begin Given text
[RADIATOR] Questions regarding new release and current roadmap

Nadav Hod nadav.hod at comm-it.co.il
Wed Jun 29 06:32:18 CDT 2016


Hi,

2.1)  I haven't dealt with OCSP in the context of RadSec, but rather as a scalable and faster alternative to CTL files in general when dealing with any certificate. Many of our applications already support OCSP, and it would be preferable to use OCSP with stapling than to perform the query from the server each time a certificate needs to be validated.

2.2) EAP methods and LDAPS bindings. 

2.3) I agree that setting up multiple processes isn't a bottleneck, but it is a bit of a hassle. It's a hassle you can automate, though.

Thanks for the update :)
________________________________________
From: radiator-bounces at open.com.au [radiator-bounces at open.com.au] on behalf of Heikki Vatiainen [hvn at open.com.au]
Sent: Wednesday, June 29, 2016 2:20 PM
To: radiator at open.com.au
Subject: Re: [RADIATOR] Questions regarding new release and current roadmap

On 29.6.2016 12.16, Nadav Hod wrote:

> 1) Any news on uploading the roadmap?

No new news.

> 2.1) OCSP + OCSP stapling. I've heard this is on the roadmap for the
> near future.

Yes, there was recently discussion about this related to RadSec support.
What would your use case be? If it's for TSL based EAP methods, do you
know what the stepling support is on the client side?

> 2.2) TLS resumption support by Session Tickets (RFC 5077). Another
> option is to just wait for TLS 1.3 support although it would take
> several years until most clients in an organization would support
> TLS 1.3, if at all.

Noted. For this feature too, would it be for EAP methods too or do you
have something else in mind?

> 2.3) Multithreading support for Windows Server (at the moment I'm
> using a master service and splitting the handling of different
> authentication methods to different Windows services).
end Given text
begin Data section
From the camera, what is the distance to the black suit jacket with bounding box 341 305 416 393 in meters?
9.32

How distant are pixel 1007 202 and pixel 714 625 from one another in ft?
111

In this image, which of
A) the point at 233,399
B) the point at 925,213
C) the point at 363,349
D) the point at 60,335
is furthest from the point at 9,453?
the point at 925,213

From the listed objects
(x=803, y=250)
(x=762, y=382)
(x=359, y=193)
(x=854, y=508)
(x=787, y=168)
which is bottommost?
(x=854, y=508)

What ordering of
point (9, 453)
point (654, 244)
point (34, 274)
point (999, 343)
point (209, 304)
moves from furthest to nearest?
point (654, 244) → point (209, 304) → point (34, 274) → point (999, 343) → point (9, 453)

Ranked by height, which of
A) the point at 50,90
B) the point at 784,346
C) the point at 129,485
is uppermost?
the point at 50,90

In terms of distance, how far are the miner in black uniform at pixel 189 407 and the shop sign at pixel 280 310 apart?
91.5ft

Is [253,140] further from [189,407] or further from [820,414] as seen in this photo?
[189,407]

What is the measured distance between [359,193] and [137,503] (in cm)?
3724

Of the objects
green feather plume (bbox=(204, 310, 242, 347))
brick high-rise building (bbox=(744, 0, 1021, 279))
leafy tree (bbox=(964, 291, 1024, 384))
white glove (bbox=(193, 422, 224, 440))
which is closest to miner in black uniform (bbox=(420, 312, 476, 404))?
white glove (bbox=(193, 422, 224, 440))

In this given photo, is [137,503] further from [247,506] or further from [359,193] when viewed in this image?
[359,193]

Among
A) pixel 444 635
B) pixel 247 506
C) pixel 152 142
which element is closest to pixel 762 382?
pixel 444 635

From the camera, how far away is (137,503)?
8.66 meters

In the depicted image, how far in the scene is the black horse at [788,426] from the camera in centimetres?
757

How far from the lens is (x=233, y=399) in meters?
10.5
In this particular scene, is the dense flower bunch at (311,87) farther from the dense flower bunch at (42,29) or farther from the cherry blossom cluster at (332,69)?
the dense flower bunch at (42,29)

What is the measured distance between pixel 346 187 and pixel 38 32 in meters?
end Data section
#### Task to complete
Please copy out the whole mailing-list email about the Radiator release and roadmap above, word for word.

#### Exercise response
[RADIATOR] Questions regarding new release and current roadmap

Nadav Hod nadav.hod at comm-it.co.il
Wed Jun 29 06:32:18 CDT 2016


Hi,

2.1)  I haven't dealt with OCSP in the context of RadSec, but rather as a scalable and faster alternative to CTL files in general when dealing with any certificate. Many of our applications already support OCSP, and it would be preferable to use OCSP with stapling than to perform the query from the server each time a certificate needs to be validated.

2.2) EAP methods and LDAPS bindings. 

2.3) I agree that setting up multiple processes isn't a bottleneck, but it is a bit of a hassle. It's a hassle you can automate, though.

Thanks for the update :)
________________________________________
From: radiator-bounces at open.com.au [radiator-bounces at open.com.au] on behalf of Heikki Vatiainen [hvn at open.com.au]
Sent: Wednesday, June 29, 2016 2:20 PM
To: radiator at open.com.au
Subject: Re: [RADIATOR] Questions regarding new release and current roadmap

On 29.6.2016 12.16, Nadav Hod wrote:

> 1) Any news on uploading the roadmap?

No new news.

> 2.1) OCSP + OCSP stapling. I've heard this is on the roadmap for the
> near future.

Yes, there was recently discussion about this related to RadSec support.
What would your use case be? If it's for TSL based EAP methods, do you
know what the stepling support is on the client side?

> 2.2) TLS resumption support by Session Tickets (RFC 5077). Another
> option is to just wait for TLS 1.3 support although it would take
> several years until most clients in an organization would support
> TLS 1.3, if at all.

Noted. For this feature too, would it be for EAP methods too or do you
have something else in mind?

> 2.3) Multithreading support for Windows Server (at the moment I'm
> using a master service and splitting the handling of different
> authentication methods to different Windows services).